* [Task description]: Copy the bumble bee passage between "Rusty Patched Bumble Bee Proposed" and "its historic range.", inclusive, substituting "pollinator" for "insect".

Rusty Patched Bumble Bee Proposed for Endangered Species Listing
CHICAGO – The U.S. Fish and Wildlife Service (FWS) proposed to list the rusty patched bumble bee as an endangered species today. The once widely-distributed insect species has been eliminated from over 80 percent of its historic range.
“This decision comes not a moment too soon,” said Rebecca Riley, senior attorney with the Natural Resources Defense Council. “Bee populations—including thousands of species of wild bees—are in crisis across the country, and the rusty patched bumble bee is one of the most troubling examples. Today’s decision is a critical step forward. If finalized, the endangered species protections will improve the health of our ecosystem as well as the security of our national food supply.”
The endangered species decision for the rusty patched bumble bee comes after years of calls from conservation and science voices to protect this native bee species. Bumble bees are essential to one-third of the nation’s crops, including blueberries, tomatoes, and clover, as well as native flowering plants. The economic value of bumble bee and other native pollinators is estimated at $9 billion per year in the United States, according to the White House.
“We are very pleased that the Fish and Wildlife Service has proposed to grant Endangered Species Act protection to the rusty patched bumble bee. Once listed, it will be the first native bee in the continental US to receive such protection” said Sarina Jepsen, lead author of the petition and director of endangered species at the Xerces Society for Invertebrate Conservation. “Addressing the many threats that the rusty patched bumble bee faces – from neonicotinoid pesticides to disease – will help not only this species, but countless other native pollinators that are so critical to the functioning of natural ecosystems and agriculture.”

* [Stored data entries]:
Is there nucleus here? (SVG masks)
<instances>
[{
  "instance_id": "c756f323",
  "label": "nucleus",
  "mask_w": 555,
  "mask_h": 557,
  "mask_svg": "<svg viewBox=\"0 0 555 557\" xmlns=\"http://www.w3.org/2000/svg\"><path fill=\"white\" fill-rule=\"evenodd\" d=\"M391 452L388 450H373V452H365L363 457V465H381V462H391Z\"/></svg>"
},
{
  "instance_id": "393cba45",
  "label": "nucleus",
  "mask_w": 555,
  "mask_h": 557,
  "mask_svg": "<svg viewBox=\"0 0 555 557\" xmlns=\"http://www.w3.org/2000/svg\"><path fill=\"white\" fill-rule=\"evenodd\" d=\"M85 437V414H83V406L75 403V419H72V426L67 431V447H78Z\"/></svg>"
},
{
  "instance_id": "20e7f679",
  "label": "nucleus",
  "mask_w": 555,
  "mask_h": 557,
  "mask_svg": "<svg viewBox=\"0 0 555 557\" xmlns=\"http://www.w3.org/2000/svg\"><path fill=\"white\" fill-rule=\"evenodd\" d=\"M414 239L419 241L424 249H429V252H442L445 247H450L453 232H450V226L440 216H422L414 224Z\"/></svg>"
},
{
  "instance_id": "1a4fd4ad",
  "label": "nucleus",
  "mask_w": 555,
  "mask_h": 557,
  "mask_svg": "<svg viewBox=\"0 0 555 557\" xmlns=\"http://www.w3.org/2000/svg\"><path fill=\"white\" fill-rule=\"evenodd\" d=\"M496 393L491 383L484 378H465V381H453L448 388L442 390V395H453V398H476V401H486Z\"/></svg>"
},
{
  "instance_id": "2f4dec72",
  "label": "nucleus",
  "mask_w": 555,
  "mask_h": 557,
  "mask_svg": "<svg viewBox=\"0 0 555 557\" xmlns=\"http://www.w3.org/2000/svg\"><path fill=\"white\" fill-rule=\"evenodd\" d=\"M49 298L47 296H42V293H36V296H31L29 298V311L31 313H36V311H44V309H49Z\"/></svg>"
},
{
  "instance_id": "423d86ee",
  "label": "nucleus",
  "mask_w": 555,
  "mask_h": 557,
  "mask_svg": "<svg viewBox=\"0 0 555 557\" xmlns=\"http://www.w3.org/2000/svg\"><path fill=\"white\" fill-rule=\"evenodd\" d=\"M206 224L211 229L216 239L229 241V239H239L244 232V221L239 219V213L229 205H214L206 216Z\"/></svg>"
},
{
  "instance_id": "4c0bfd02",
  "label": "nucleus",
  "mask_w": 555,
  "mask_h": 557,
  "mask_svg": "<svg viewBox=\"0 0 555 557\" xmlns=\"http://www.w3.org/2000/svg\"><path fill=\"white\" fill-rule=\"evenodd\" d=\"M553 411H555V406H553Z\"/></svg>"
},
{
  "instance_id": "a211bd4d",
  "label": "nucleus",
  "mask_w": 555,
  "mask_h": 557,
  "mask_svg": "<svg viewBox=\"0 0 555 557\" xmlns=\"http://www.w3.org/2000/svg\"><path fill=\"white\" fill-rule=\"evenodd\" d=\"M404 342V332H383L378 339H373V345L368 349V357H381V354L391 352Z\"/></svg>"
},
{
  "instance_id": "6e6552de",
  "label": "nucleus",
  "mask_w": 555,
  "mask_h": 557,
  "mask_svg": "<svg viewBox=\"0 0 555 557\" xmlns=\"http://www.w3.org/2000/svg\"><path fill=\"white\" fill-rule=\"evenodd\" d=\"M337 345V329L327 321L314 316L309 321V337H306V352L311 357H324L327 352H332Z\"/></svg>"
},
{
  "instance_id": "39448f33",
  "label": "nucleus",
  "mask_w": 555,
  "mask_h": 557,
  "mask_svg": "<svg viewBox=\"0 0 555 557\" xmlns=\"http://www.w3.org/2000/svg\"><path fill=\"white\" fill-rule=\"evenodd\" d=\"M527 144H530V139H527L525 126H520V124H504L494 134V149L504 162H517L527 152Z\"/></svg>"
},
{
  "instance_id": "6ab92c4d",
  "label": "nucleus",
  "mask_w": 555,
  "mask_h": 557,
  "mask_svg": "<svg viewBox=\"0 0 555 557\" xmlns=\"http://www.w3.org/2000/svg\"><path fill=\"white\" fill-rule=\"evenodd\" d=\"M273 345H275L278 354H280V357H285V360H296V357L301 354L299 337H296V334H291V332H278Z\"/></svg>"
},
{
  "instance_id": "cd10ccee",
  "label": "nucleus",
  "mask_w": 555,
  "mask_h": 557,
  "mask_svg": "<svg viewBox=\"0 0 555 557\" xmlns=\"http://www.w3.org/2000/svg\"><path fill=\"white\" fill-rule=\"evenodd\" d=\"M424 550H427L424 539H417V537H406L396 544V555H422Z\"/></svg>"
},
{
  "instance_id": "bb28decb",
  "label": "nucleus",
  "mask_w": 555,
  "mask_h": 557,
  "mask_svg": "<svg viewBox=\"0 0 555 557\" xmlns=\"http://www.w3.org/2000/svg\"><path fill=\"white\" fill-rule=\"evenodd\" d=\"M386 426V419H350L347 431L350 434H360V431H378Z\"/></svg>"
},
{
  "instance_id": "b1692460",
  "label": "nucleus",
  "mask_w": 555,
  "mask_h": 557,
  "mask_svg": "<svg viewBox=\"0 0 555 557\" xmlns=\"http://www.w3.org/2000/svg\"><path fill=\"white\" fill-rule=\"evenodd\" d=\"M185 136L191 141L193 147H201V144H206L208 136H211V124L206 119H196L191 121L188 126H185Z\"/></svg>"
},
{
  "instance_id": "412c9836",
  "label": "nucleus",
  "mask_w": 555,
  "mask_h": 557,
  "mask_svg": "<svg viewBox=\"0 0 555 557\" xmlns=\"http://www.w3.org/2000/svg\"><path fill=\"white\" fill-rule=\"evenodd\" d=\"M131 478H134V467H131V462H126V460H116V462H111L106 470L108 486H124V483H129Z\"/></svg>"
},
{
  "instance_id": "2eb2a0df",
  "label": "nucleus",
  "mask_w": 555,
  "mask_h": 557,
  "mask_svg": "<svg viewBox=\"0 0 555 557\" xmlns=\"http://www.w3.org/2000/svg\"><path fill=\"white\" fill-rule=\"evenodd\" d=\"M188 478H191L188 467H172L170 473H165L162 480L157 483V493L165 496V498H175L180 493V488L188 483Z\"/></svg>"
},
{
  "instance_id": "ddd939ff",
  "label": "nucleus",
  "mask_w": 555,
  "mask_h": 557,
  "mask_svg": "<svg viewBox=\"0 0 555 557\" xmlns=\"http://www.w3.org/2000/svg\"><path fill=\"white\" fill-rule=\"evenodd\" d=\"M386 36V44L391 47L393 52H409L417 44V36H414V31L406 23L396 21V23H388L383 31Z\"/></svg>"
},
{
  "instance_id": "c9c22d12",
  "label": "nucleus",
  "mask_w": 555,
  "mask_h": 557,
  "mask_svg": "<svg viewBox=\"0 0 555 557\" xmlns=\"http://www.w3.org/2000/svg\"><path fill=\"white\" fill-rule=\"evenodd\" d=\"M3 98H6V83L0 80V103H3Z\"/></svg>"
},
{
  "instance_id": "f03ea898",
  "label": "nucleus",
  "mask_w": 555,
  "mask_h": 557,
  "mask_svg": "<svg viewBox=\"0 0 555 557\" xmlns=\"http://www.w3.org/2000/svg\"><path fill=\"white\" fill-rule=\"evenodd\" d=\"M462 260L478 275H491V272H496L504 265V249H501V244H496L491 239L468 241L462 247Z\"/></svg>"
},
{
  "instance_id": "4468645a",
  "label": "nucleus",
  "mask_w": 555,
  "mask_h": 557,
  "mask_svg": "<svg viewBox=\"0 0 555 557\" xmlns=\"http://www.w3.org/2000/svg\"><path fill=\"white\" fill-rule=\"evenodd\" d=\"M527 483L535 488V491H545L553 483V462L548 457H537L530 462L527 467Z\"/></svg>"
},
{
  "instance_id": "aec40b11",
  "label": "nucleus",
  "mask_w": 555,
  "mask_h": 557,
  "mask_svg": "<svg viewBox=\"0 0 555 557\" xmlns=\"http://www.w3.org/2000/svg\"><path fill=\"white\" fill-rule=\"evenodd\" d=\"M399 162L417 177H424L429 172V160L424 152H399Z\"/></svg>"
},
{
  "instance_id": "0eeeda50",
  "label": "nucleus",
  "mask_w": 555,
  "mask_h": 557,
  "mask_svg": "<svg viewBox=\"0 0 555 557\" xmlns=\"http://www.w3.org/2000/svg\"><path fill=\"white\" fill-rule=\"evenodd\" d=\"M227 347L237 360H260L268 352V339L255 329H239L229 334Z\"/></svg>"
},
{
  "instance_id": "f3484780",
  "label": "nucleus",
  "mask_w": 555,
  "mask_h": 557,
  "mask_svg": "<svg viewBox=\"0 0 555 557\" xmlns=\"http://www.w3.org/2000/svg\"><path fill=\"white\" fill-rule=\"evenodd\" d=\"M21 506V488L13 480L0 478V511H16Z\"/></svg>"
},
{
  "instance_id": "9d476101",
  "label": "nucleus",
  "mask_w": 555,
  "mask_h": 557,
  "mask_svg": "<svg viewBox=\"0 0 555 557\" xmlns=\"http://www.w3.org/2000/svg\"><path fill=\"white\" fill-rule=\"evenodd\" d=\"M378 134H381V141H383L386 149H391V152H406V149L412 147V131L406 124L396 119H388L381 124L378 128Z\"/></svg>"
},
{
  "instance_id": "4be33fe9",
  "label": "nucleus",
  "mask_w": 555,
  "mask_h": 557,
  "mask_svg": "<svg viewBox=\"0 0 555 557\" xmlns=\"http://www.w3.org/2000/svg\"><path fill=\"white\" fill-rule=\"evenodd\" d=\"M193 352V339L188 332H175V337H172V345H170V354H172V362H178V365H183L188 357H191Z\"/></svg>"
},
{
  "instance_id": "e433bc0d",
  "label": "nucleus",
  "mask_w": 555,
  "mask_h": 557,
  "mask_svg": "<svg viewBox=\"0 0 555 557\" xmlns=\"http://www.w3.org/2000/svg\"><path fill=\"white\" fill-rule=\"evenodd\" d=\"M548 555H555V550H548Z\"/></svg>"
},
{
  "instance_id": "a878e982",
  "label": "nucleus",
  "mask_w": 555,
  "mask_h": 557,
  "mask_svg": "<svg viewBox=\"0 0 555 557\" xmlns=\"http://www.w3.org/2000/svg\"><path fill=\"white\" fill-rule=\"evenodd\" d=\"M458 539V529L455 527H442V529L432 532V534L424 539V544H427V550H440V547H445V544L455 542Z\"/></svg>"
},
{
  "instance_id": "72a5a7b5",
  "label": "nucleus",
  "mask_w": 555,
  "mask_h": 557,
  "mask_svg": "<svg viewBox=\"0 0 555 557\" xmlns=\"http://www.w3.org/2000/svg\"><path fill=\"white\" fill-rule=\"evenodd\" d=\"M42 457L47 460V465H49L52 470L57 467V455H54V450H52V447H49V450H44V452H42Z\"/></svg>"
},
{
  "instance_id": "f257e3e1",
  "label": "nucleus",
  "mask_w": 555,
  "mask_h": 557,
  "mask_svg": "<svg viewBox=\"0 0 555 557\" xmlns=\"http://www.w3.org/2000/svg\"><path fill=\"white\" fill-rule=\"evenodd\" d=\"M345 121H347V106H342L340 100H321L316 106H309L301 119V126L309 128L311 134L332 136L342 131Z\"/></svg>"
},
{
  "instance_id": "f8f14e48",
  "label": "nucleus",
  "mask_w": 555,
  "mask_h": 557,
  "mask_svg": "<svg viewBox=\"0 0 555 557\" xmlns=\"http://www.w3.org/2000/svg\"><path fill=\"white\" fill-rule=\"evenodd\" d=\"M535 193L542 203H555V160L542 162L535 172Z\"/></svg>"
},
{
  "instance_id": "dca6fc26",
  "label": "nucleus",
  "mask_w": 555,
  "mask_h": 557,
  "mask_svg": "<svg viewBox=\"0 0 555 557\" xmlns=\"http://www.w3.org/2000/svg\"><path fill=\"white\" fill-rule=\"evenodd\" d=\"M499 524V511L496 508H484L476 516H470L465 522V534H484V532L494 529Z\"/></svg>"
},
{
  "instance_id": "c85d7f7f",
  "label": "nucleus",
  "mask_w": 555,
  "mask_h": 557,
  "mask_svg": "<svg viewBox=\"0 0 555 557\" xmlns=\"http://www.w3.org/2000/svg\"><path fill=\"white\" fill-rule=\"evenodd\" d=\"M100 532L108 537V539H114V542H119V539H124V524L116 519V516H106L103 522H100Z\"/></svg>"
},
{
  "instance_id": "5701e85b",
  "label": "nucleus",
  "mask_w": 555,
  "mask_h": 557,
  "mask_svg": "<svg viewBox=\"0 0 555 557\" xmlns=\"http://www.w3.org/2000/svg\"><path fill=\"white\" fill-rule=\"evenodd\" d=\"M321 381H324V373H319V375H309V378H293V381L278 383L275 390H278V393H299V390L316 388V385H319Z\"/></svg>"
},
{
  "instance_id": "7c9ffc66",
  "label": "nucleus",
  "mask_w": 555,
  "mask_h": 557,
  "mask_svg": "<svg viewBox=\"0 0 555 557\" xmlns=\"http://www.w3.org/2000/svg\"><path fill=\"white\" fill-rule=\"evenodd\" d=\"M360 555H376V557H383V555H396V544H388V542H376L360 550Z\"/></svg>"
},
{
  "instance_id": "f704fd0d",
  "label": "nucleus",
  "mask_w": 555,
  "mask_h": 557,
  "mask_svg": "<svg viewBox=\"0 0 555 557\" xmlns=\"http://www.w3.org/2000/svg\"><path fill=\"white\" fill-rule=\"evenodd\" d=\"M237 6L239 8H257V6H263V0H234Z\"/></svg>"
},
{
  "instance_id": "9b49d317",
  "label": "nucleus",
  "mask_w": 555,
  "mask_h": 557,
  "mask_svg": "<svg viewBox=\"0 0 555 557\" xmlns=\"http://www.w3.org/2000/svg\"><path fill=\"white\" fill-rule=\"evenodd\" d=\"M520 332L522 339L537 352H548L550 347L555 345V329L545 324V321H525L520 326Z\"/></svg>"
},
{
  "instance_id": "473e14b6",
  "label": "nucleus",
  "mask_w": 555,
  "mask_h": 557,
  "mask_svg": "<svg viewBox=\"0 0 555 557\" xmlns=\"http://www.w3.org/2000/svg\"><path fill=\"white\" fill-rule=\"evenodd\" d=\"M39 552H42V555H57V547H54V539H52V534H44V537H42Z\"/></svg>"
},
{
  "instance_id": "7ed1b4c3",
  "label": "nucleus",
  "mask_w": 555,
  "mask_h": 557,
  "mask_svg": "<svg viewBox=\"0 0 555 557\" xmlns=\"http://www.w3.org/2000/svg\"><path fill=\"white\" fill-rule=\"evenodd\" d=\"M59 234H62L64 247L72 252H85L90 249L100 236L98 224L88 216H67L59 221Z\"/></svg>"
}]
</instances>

* [Reply to the exercise]:
Rusty Patched Bumble Bee Proposed for Endangered Species Listing
CHICAGO – The U.S. Fish and Wildlife Service (FWS) proposed to list the rusty patched bumble bee as an endangered species today. The once widely-distributed pollinator species has been eliminated from over 80 percent of its historic range.